Reducción de la eficiencia catalítica de la Ferredoxin-NADP(H) reductase de arveja mediante la incorporación de un sitio metálico artificial

CATALANO DUPUY, DANIELA L.; ORECCHIA, MARTÍN; RIAL, DANIELA V; CECCARELLI, EDUARDO A

San Nicolás, Buenos Aires

Workshop; 1º Workshop de Metaloproteínas Artificiales y Complejos de Coordinación Biomiméticos; 2006

Red de bioinorgánica

Las ferredoxina-NADP+ reductasas constituyen una familia de proteínas hidrofílicas monoméricas que contienen FAD no covalentemente unido como grupo prostético. Estas enzimas catalizan la transferencia de electrones reversible entre el NADP(H) y la proteína de Fe-S  ferredoxina (Fd) o la flavodoxina (Fld), la cual contiene FMN. La FNR de cloroplastos consiste de dos dominios estructurales, de aproximadamente 150 aminoácidos cada uno: el dominio que une FAD (N-terminal) y el dominio que une NADP+ (C-terminal). La participación de diferentes aminoácidos en la estructura y función de la enzima ha sido estudiada mediante la introducción de diferentes mutaciones y deleciones. En la FNR de arveja el FAD, responsable de la transferencia electrónica durante la catálisis, se encuentra interaccionando con tres tirosinas altamente conservadas (Y89, Y114 e Y308). La Tyr308 se encuentra enfrentando la cara re de la isoaloxacina, impidiendo su exposición con el exterior. La nicotinamida del NADP(H) desplazaría a la Tyr308 al fijarse a la enzima. Aunque existen evidencias al respecto, no existe una demostración experimental directa de este movimiento. Este particular mecanismo estaría involucrado en la generación de una enzima catalíticamente eficiente, aumentando la Km de la enzima para el NADP(H).

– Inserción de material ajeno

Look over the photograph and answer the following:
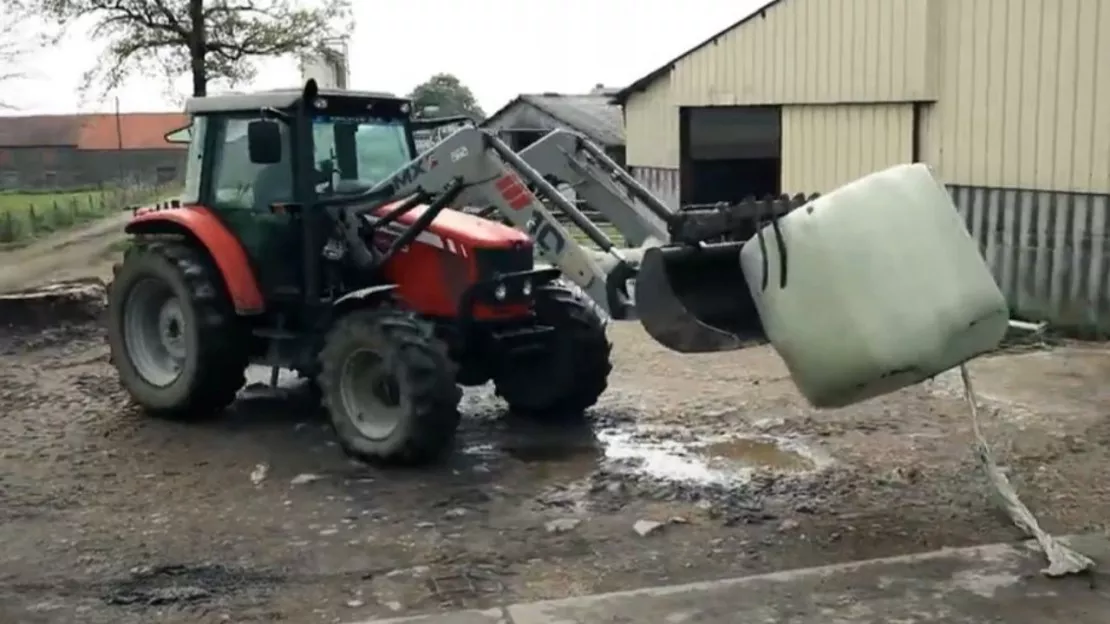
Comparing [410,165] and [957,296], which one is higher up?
[410,165]

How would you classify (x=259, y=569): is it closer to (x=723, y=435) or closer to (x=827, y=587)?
(x=827, y=587)

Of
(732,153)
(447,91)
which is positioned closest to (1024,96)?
(732,153)

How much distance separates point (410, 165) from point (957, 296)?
3.47 meters

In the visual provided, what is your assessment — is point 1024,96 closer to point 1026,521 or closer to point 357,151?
point 357,151

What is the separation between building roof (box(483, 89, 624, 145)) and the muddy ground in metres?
14.8

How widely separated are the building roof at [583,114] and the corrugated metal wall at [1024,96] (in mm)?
10755

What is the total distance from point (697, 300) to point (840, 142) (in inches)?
340

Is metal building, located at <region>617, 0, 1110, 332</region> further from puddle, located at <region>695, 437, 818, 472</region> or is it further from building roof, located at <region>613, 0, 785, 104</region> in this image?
puddle, located at <region>695, 437, 818, 472</region>

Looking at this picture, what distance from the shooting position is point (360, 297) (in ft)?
25.4

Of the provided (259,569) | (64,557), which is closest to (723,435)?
(259,569)

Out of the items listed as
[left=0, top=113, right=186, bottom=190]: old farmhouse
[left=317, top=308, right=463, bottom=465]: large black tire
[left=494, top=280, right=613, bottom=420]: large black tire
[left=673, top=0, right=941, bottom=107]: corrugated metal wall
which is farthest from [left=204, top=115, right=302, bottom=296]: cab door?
[left=0, top=113, right=186, bottom=190]: old farmhouse

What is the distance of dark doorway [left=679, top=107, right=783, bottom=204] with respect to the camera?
20812 millimetres

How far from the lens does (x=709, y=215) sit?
6539 mm

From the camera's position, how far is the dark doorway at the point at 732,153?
819 inches
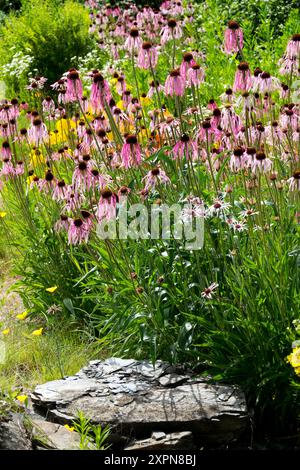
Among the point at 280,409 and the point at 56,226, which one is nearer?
the point at 280,409

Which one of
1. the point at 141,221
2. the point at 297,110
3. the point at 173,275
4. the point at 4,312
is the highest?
the point at 297,110

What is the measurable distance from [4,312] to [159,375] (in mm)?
1587

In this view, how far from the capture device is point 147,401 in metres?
3.22

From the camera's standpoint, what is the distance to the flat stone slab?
314 cm

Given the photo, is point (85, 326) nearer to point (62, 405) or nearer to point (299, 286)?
point (62, 405)

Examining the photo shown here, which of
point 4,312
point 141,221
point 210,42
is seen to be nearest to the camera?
point 141,221

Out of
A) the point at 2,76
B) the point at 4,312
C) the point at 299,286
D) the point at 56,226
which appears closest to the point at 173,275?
the point at 299,286

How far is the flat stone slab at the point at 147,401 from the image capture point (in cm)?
314

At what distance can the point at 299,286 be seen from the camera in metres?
3.27

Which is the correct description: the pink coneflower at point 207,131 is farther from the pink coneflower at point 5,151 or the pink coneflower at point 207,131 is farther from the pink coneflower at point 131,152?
the pink coneflower at point 5,151

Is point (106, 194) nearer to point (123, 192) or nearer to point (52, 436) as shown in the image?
point (123, 192)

Con el  fin de encontrar una evidencia experimental directa de este movimiento propuesto, se construyó una FNR recombinante en la cual el aminoácido carboxilo terminal (Tyr308) está seguido por un sitio metálico artificial compuesto de 9 aminoácidos entre los que se incluyen 4 residuos de histidina. Esta estructura adicionada es capaz de unir Zn2+ o Co2+ a bajas concentraciones, y como consecuencia, reduce fuertemente la eficiencia catalítica de la enzima. La afinidad de la enzima por NADP+ y la Km no fueron afectadas significativamente por el agregado de esta  extensión de aminoácidos tanto en ausencia como en presebcia de Zn2+. Los resultados obtenidos sugieren que la movilidad de la región carboxilo terminal de la FNR y principalmente la Tyr308, son esenciales para obtener una enzima altamente eficiente.